▶ _PROBLEM DESCRIPTION_: Transcribe everything in the text on federal building design from "The GSA plans" down to "building's street frontage.".

▶ _GIVEN TEXT_:
----------

Individual buildings can do a lot to help or hurt their neighborhood. The parking garage for the Patent and Trademark Office (PTO) in Alexandria is lined with townhouses on two sides, but other sides are just screened and set back from the street with landscaping, creating a dead streetscape. Many projects fall into this same pattern, with a mix of successful and unsuccessful components.

The GSA plans street-level retail in its building thanks to an innovative approach to security. Image from NCPC.
Security drives many design decisions and harms communities
The General Services Administration (GSA) is working to reverse damage to the streetscape from its massive headquarters in Foggy Bottom. The building is currently entirely disconnected from the street, but GSA plans to bring retail back to the building's street frontage.
To do this, they had to get creative with a factor that hampers the design of many federal projects, security. Security drives a lot of design decisions for federal projects.

----------

▶ _SOURCE EXCERPT_:
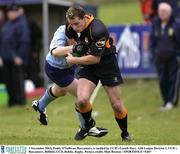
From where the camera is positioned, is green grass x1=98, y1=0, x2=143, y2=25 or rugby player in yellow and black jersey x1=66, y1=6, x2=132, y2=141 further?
green grass x1=98, y1=0, x2=143, y2=25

----------

▶ _WRITTEN REPLY_:
The GSA plans street-level retail in its building thanks to an innovative approach to security. Image from NCPC.
Security drives many design decisions and harms communities
The General Services Administration (GSA) is working to reverse damage to the streetscape from its massive headquarters in Foggy Bottom. The building is currently entirely disconnected from the street, but GSA plans to bring retail back to the building's street frontage.